● Task item A
In the knife-sharpening post below, shorten the paragraph beginning "Ai and Om Knives carries" into a brief bulleted list that keeps its main facts.
● Task item B
According to the knife-sharpening post below, how much was the fee for the workshop session?
● Task item C
From the knife-sharpening post below, retype everything from "Ai and Om Knives carries" down to "to their newsletter.".

I have taken many cooking classes, however this is the first time I came across a knife sharpening workshop being taught in Vancouver.
I am completely clueless on this subject matter; I usually hone them with a steel (learn through YouTube and not sure exactly what I was doing) and take them out for service when required.
Our kitchen knives are our best friends; they are the most used tools in the kitchen, come to think of it, we spend a lot of time prepping our ingredients!
You may think these days we can practically learn almost anything on YouTube, so why a workshop?
It is a personal decision based on the way how I learn, I also happen to enjoy exchanges and connections with people in general (at times flipping between being an introvert and extrovert).
On this particular subject matter, I have tried to watch videos, I realize I need to see first hand in reality how it is done with instructions and thorough explanations.
So two weekends ago on a Sunday morning I overcame my fear (of the unknown) and spent two hours, together with three other students, learn about the basic principles of knife sharpening through Vancouver Chinatown’s Ai and Om Knives‘ ; the workshop was taught by local chef and shop owner Douglas Chang.
Ai and Om Knives carries a curated selection of Japanese knives and accessories; the first time I came across this specialty shop was actually through Instagram. When they opened last summer in August (official opening in October), I paid a visit and purchased my treasured nakiri bocho , a Japanese knife specifically used for cutting vegetables. My first experience at the store was very pleasant and positive so I subsequently subscribed to their newsletter.
I was truly elated when I saw their workshop schedule recently, I signed up immediately through email without any second thoughts.
On the day of we all brought their own knives for sharpening, fees were paid ($75.00 for the session) before the workshop started and I also purchased the split whetstone (discount given to students who signed up) , I was a bit scared and I was all ready to go, not knowing what to expect! The workshop was taught at the back of the shop where our “sensei” (teacher) spent the first half explaining clearly the technical terms and principles; he later proceed with a demonstration and sufficient time was allocated for our own hands on practice.
I admit initially I was overwhelmed and didn’t know where to begin as there were just a lot of information to remember and understand; in the spur of the moment I decided not to overthink and calmly focus on what our “sensei” has explained earlier, breaking it down step by step (the precis writing skills acquired back in secondary school really helped to pick out the “Key” words and points) and slowly got into it. Although the technicalities are very important, if we put all things aside, the process itself is actually very simple and rustic, it just comes down to the knife, the stone, your own concentration and focus.

● Study material
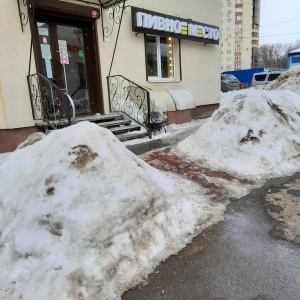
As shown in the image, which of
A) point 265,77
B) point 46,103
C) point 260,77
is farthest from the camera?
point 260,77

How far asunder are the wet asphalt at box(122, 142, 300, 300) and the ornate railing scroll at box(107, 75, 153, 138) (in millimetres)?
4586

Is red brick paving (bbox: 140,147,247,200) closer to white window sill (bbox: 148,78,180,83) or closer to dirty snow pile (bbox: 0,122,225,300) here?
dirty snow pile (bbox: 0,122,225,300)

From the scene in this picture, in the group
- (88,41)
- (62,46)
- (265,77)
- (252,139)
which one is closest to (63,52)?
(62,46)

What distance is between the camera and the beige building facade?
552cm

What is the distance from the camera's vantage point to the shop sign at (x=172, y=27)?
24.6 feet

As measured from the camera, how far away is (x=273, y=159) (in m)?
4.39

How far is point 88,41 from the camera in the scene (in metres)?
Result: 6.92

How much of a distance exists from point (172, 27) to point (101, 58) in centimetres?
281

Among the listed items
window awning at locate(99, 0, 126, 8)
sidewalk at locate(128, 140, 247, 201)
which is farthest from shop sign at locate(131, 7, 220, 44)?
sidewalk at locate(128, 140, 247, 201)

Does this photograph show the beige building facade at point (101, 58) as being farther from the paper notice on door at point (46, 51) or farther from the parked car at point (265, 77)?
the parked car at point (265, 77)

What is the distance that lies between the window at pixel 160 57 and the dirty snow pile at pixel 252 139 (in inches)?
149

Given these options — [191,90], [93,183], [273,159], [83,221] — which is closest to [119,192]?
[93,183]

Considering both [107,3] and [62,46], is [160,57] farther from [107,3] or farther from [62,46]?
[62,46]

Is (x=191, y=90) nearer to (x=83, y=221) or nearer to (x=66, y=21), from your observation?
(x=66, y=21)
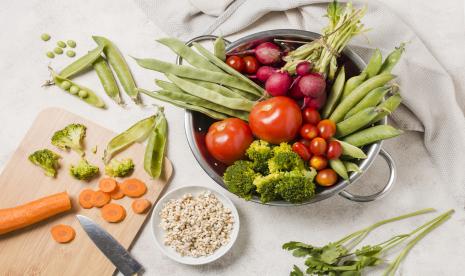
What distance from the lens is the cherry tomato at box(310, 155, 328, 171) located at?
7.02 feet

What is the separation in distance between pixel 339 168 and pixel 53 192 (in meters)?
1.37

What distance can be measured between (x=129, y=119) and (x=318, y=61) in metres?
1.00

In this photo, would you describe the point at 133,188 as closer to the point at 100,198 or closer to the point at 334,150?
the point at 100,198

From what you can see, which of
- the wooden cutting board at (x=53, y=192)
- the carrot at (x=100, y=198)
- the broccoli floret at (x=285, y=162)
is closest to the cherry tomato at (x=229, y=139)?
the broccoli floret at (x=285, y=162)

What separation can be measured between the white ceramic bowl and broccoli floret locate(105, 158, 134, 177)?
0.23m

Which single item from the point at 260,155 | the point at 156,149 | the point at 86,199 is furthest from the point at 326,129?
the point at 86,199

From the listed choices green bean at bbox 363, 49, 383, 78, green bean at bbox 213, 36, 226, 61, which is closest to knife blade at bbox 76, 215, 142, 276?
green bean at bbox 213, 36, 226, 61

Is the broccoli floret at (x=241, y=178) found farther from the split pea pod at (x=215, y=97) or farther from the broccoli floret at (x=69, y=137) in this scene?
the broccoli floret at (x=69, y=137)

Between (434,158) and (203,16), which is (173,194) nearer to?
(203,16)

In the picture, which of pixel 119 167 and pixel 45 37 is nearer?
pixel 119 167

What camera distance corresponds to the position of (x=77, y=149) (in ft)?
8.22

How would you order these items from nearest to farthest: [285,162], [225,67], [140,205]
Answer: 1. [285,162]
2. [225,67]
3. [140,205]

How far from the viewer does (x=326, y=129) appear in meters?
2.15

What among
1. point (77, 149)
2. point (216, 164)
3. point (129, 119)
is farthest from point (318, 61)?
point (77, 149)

● Written solution A
- Ai and Om Knives sells a curated selection of Japanese knives and accessories.
- The writer first found the shop on Instagram.
- It opened last summer in August, with an official opening in October.
- On a visit, the writer bought a nakiri bocho, a Japanese knife for cutting vegetables.
- The visit was pleasant, so the writer subscribed to the shop's newsletter.

● Written solution B
$75.00 for the session.

● Written solution C
Ai and Om Knives carries a curated selection of Japanese knives and accessories; the first time I came across this specialty shop was actually through Instagram. When they opened last summer in August (official opening in October), I paid a visit and purchased my treasured nakiri bocho , a Japanese knife specifically used for cutting vegetables. My first experience at the store was very pleasant and positive so I subsequently subscribed to their newsletter.